La ciudad era una expansión enorme y plana, exceptuando los pocos rascacielos del horizonte y el faro del aeropuerto Tempelhof, al sur. Este panorama desapareció en cuanto el conductor franqueó la cima de la colina para sumergirse en los ordenados barrios del noroeste, entre los coches que parecían regresar del fin de semana en los lagos y las montañas cercanas.

Todo ello hacía que conducir fuera bastante difícil. Y Paul Schumann no quería que lo detuviera la policía de tráfico. Sin papeles, con un camión robado… Era vital pasar desapercibido.

Se desvió por una calle que cruzaba el Spree por un puente y continuaba hacia el sur. Por fin halló lo que buscaba: un solar descubierto en el que había decenas de camiones aparcados. La había visto el día de su llegada a la ciudad, en el trayecto entre la Lützowplatz y la pensión de Käthe Richter.
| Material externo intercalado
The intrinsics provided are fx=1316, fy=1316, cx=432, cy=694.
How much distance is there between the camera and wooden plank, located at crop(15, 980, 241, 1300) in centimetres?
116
¿Era posible que todo eso hubiera pasado solamente el día anterior?

Pensó otra vez en ella. Y también en Otto Webber.

Por duro que fuera acordarse de ellos, era preferible a reflexionar sobre aquella lamentable decisión tomada en Waltham.

En el mejor de los días, en el peor, el sol al fin se pone…

Pero faltaba muchísimo tiempo para que el sol se pusiera sobre su tremendo fracaso. Tal vez no se pusiera jamás.